** START Data entries **

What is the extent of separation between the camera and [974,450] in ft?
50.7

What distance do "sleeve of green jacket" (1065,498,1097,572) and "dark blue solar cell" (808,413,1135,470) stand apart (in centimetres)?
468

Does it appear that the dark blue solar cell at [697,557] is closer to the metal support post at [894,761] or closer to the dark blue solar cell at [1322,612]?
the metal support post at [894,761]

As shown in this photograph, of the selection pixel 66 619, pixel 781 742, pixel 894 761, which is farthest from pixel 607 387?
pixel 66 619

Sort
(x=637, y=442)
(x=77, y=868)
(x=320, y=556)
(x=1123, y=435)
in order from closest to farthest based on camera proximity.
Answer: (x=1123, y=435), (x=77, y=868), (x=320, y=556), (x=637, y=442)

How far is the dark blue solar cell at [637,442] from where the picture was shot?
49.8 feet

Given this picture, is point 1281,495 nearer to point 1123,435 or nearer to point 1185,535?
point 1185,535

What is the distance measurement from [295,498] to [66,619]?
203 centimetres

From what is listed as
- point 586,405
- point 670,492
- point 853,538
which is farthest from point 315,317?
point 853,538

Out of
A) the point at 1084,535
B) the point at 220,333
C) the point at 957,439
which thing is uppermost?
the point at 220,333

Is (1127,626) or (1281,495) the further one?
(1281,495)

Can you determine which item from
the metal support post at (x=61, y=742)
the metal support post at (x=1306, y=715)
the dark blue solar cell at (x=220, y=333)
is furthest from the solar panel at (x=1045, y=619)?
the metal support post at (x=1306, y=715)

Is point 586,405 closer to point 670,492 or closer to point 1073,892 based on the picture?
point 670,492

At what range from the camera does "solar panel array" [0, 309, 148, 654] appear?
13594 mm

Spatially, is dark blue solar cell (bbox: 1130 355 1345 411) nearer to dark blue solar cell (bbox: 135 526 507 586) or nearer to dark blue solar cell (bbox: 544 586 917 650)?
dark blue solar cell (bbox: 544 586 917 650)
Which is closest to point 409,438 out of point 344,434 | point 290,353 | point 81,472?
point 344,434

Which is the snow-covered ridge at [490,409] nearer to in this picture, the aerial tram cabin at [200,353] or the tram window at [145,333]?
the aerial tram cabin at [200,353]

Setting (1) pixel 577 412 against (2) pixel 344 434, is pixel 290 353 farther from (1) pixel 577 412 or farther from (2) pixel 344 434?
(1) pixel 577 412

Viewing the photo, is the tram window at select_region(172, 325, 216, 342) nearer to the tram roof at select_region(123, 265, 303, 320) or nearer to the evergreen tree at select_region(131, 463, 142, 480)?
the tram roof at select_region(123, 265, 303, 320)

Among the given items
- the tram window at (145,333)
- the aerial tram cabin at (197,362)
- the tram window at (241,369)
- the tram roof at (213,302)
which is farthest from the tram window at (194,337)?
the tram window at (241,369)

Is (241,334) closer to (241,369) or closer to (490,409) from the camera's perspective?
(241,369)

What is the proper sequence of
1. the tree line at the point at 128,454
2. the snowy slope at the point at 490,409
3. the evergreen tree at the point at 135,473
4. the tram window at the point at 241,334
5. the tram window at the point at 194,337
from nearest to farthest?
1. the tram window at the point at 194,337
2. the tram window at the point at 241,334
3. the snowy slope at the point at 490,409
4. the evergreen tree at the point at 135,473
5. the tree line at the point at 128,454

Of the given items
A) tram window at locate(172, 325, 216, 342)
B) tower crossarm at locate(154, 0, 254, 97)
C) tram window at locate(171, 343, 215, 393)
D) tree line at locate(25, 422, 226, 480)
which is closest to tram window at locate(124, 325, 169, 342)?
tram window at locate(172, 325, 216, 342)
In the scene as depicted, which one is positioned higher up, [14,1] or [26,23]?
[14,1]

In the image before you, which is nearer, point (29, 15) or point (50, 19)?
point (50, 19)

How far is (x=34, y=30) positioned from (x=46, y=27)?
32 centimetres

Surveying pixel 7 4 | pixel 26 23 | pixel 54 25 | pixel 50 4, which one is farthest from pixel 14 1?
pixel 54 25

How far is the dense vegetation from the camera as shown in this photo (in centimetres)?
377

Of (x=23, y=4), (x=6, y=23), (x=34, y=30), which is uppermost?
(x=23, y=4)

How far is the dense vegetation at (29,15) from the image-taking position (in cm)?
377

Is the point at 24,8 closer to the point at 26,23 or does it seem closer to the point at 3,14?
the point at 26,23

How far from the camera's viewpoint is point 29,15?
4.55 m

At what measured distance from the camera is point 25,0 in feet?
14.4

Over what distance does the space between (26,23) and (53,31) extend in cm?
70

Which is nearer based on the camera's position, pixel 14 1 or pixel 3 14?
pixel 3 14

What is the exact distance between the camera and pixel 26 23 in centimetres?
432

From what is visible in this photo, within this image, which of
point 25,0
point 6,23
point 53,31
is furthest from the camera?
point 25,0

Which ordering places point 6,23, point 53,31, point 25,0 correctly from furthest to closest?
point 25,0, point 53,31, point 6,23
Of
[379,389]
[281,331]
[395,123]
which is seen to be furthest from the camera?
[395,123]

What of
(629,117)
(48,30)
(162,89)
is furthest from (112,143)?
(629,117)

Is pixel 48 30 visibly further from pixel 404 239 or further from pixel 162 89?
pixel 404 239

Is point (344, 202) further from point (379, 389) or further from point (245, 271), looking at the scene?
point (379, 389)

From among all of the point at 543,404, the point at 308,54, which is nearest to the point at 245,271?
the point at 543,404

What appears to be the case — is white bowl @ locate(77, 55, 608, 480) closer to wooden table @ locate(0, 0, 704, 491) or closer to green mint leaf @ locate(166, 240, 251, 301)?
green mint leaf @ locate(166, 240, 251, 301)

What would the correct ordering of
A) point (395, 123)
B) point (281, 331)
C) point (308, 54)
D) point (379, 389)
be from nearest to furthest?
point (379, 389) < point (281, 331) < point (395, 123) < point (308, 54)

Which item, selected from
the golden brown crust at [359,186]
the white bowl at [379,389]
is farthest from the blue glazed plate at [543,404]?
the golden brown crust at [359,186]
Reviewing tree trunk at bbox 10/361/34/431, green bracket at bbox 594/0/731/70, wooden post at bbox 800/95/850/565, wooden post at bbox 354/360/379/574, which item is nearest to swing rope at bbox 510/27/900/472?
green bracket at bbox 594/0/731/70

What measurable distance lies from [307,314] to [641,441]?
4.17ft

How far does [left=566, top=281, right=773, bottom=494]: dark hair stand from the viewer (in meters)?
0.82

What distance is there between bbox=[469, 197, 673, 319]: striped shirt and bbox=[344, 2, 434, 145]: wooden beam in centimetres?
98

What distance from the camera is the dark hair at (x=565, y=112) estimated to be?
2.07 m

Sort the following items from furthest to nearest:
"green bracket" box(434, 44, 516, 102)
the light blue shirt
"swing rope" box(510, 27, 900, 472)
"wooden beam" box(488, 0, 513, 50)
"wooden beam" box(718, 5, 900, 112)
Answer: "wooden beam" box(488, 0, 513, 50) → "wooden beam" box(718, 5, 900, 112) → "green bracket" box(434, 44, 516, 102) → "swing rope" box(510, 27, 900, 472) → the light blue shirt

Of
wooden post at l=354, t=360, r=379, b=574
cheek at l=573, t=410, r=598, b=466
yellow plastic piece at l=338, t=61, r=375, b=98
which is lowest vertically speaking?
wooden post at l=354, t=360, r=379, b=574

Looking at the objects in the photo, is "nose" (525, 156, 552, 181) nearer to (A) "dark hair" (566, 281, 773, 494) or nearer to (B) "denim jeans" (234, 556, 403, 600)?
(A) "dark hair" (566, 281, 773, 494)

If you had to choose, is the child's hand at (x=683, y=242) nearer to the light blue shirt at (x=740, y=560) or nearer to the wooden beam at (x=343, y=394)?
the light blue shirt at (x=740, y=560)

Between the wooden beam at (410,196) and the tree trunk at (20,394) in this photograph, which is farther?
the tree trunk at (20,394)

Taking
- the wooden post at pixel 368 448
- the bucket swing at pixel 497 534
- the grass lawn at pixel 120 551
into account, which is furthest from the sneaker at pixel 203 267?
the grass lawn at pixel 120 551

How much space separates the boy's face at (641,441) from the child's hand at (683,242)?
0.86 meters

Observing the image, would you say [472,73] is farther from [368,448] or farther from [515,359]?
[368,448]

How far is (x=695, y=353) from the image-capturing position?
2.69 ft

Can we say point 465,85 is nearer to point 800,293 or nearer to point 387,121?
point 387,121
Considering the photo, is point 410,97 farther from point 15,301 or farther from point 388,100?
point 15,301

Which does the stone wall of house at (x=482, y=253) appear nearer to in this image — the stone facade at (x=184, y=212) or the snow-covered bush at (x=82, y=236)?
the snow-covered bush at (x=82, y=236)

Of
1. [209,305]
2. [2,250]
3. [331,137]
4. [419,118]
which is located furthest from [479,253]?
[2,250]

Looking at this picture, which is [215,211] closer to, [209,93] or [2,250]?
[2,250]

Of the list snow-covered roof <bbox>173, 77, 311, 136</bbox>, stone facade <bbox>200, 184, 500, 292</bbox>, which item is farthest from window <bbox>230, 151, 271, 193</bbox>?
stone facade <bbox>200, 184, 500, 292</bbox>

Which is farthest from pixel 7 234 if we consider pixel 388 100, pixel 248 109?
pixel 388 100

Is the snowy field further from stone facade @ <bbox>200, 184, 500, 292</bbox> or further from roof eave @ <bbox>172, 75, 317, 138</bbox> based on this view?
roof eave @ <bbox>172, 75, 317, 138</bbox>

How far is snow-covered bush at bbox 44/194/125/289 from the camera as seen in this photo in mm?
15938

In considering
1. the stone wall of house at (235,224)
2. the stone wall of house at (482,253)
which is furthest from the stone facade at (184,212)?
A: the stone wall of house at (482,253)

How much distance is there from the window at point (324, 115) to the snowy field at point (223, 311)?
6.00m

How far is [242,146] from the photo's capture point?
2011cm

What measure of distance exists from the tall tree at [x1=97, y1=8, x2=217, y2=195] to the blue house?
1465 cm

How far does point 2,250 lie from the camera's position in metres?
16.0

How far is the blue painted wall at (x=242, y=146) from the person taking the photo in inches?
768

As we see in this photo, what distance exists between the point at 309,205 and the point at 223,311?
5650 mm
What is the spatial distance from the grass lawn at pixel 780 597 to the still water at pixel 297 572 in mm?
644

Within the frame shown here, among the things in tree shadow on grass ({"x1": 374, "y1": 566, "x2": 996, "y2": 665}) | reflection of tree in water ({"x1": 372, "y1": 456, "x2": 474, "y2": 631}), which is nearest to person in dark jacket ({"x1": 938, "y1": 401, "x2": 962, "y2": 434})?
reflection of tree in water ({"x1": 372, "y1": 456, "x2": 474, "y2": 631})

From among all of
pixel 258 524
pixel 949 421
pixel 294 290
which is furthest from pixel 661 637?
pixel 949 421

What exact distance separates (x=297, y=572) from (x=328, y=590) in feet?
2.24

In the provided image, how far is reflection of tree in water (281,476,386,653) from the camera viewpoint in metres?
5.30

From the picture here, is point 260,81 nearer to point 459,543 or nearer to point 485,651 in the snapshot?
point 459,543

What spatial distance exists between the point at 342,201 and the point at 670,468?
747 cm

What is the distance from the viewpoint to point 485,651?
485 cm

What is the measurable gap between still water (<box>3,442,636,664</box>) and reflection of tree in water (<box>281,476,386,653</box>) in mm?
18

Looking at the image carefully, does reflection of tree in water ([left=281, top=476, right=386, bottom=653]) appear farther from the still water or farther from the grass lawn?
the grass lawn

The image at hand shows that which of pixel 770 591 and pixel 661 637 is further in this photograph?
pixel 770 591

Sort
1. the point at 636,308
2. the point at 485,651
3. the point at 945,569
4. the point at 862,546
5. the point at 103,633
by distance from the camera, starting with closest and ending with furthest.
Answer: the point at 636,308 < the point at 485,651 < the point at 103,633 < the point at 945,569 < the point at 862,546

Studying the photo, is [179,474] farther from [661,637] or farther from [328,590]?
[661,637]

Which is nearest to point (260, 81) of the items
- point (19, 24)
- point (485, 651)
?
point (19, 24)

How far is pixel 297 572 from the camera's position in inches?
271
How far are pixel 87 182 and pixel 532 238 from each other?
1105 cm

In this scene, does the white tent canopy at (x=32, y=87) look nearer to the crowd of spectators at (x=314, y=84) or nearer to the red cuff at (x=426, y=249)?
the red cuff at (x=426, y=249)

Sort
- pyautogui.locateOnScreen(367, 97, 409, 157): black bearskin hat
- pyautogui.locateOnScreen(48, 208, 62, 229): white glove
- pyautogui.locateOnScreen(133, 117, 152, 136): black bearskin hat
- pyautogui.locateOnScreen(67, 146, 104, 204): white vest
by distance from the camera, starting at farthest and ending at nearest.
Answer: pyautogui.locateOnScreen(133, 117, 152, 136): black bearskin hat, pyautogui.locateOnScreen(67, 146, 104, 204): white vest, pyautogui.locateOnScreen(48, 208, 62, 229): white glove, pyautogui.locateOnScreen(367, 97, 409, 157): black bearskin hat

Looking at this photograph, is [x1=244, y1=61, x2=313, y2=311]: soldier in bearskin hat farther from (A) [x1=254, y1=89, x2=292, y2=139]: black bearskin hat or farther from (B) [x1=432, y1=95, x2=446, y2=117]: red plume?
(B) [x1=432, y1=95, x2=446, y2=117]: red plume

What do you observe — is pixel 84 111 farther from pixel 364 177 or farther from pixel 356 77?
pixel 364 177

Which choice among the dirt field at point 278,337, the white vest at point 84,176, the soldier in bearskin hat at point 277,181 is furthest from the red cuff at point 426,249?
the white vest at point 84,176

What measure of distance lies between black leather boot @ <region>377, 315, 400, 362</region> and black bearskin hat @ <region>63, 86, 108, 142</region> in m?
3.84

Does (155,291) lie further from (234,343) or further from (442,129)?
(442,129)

** END Data entries **

▶ _The problem_: Return the line that contains "Looking at this photograph, is" along with every line after it through the end of the entries, exactly, adding nothing.

▶ _Task answer_:
Looking at this photograph, is [x1=244, y1=61, x2=313, y2=311]: soldier in bearskin hat farther from (A) [x1=254, y1=89, x2=292, y2=139]: black bearskin hat or farther from (B) [x1=432, y1=95, x2=446, y2=117]: red plume?
(B) [x1=432, y1=95, x2=446, y2=117]: red plume

What do you observe — is pixel 84 111 farther from pixel 364 177 or farther from pixel 356 77?
pixel 364 177

Which choice among the dirt field at point 278,337, the white vest at point 84,176, the soldier in bearskin hat at point 277,181 is furthest from the red cuff at point 426,249?
the white vest at point 84,176

What measure of distance lies between black leather boot @ <region>377, 315, 400, 362</region> and black bearskin hat @ <region>63, 86, 108, 142</region> in m?
3.84

Does (155,291) lie further from (234,343) or further from (442,129)?
(442,129)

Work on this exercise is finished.